→ Given text
_____
- Outfielder
- Born: May 31, 1971 (age 54) Cumaná, Sucre, Venezuela
- Batted: RightThrew: Right

MLB debut
- May 23, 1996, for the Boston Red Sox

Last MLB appearance
- August 30, 1997, for the Boston Red Sox

MLB statistics
- Batting average: .226
- Home runs: 4
- Runs batted in: 17

NPB statistics
- Batting average: .218
- Home runs: 1
- Runs batted in: 12
- Stats at Baseball Reference

Teams
- Boston Red Sox (1996–1997); Yokohama BayStars (1998);

= José Malavé =

Venezuelan baseball player (born 1971)

José Francisco Malavé [mah-lah-VEY] (born May 31, 1971) is a Venezuelan former professional baseball outfielder who played from 1996 to 1997 with the Boston Red Sox. He was born in Cumaná, Sucre.

In parts of two seasons in Major League Baseball, Malavé was a .226 hitter with four home runs and 17 RBI in 45 career games.

Besides, he played professional baseball in Italy, Japan, Mexico, South Korea and Venezuela.

Malavé also served as third base coach for the Venezuela national baseball team in the 2009 World Baseball Classic.
_____
→ Extracted information

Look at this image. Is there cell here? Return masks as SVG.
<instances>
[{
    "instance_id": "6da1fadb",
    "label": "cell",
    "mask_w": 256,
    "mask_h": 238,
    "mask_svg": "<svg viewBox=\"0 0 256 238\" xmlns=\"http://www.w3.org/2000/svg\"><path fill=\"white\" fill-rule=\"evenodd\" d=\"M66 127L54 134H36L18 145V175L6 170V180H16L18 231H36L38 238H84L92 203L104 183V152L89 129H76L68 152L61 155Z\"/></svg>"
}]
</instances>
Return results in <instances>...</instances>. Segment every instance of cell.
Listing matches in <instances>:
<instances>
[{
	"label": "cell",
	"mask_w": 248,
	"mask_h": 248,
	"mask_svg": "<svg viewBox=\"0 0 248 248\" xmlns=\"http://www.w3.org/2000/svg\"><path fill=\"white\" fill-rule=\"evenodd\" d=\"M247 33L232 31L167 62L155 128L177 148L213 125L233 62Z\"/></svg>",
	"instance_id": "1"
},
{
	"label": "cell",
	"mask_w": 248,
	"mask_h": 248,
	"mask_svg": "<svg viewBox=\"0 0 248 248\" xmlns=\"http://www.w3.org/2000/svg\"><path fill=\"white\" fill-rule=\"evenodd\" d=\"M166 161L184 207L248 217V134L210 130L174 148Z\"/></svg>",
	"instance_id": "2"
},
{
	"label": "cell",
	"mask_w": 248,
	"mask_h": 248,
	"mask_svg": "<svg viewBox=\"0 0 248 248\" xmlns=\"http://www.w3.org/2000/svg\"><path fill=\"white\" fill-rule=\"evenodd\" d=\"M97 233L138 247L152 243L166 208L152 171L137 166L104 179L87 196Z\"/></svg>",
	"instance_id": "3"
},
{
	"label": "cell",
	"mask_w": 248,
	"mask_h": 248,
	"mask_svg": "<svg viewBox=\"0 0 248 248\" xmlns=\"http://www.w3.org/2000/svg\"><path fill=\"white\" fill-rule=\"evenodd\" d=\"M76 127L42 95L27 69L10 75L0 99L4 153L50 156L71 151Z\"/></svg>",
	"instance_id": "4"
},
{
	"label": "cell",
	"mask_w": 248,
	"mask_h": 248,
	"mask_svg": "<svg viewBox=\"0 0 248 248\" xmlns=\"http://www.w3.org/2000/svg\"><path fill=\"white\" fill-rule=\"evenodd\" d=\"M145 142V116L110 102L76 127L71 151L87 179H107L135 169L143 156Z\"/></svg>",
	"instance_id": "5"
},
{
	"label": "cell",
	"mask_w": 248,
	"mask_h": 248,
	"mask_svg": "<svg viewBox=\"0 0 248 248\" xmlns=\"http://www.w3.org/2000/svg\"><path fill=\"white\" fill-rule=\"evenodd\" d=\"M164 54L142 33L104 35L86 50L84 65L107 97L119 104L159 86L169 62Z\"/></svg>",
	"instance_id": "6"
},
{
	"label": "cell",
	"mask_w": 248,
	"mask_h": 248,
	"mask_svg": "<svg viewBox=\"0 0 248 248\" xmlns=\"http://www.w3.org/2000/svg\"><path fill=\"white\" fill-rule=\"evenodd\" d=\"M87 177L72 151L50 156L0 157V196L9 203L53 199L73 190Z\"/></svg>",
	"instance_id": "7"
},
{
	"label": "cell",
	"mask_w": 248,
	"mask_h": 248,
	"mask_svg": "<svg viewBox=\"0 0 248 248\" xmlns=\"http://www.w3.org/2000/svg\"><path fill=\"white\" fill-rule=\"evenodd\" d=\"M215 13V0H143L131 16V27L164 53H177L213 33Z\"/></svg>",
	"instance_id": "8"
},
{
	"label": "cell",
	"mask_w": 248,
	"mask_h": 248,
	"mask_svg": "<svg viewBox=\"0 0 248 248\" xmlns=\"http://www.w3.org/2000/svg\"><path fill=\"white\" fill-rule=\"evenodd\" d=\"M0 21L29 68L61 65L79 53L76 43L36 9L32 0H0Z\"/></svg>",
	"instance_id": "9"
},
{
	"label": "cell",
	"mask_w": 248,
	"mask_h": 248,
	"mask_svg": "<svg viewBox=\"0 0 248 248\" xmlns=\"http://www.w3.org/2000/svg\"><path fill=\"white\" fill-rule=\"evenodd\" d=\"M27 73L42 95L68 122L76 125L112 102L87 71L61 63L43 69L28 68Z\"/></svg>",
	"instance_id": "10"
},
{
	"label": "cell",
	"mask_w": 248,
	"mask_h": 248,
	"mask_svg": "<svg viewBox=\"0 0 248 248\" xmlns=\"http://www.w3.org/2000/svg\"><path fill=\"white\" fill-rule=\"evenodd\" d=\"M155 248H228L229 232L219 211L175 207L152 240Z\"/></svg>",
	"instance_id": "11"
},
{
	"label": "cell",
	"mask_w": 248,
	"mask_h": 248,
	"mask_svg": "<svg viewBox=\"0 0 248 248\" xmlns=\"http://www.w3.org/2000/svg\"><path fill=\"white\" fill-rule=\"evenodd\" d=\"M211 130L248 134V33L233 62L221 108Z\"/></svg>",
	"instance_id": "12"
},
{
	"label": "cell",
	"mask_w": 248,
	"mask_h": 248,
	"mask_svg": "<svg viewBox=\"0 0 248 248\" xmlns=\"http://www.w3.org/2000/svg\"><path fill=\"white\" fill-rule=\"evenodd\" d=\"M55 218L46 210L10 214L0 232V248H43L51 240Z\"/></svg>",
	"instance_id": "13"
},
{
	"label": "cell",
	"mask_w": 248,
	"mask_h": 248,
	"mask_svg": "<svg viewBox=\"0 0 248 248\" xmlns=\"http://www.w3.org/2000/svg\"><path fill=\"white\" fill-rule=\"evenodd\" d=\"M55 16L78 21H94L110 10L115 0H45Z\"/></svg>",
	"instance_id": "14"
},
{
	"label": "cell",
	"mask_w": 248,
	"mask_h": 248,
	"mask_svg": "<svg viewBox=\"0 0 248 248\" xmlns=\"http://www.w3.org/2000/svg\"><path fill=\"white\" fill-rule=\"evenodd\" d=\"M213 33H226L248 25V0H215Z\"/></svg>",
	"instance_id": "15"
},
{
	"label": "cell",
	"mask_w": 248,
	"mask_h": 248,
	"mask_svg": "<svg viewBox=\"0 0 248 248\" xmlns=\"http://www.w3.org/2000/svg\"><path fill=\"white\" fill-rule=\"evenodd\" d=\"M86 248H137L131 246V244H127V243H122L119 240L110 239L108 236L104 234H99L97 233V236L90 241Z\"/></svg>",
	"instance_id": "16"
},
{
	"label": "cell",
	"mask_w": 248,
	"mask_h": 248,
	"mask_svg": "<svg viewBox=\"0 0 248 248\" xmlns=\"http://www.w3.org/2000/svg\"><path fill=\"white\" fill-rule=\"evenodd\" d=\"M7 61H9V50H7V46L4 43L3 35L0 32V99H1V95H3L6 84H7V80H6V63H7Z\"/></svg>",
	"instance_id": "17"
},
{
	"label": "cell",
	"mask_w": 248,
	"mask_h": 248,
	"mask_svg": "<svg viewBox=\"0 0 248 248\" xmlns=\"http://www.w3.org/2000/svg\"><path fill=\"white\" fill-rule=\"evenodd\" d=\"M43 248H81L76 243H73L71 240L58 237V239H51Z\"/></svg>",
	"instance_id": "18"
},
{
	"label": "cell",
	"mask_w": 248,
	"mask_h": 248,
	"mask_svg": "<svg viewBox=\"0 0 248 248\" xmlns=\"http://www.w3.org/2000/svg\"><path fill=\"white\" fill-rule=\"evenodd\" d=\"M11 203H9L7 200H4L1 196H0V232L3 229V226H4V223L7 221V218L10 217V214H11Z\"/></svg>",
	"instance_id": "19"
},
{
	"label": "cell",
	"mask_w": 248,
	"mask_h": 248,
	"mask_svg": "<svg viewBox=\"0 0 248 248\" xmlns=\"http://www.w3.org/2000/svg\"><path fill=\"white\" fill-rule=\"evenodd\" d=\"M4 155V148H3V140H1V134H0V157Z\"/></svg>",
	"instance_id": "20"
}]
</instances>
_____
→ Exercise instructions
a) Summarize the José Malavé text in two sentences.
b) According to the José Malavé text, what role did Malavé hold with the Venezuela national baseball team in the 2009 World Baseball Classic?
c) Reproduce the part of the José Malavé text between "Venezuelan baseball player" and "45 career games.", inclusive.
The records have no connection to the José Malavé text.

→ Solution list
a) José Francisco Malavé is a Venezuelan former professional baseball outfielder, born in Cumaná, Sucre, who played for the Boston Red Sox from 1996 to 1997 and hit .226 with four home runs and 17 RBI in 45 major league games. He also played professionally in Italy, Japan, Mexico, South Korea and Venezuela, and served as third base coach for the Venezuela national baseball team in the 2009 World Baseball Classic.

b) He served as third base coach.

c)
Venezuelan baseball player (born 1971)

José Francisco Malavé [mah-lah-VEY] (born May 31, 1971) is a Venezuelan former professional baseball outfielder who played from 1996 to 1997 with the Boston Red Sox. He was born in Cumaná, Sucre.

In parts of two seasons in Major League Baseball, Malavé was a .226 hitter with four home runs and 17 RBI in 45 career games.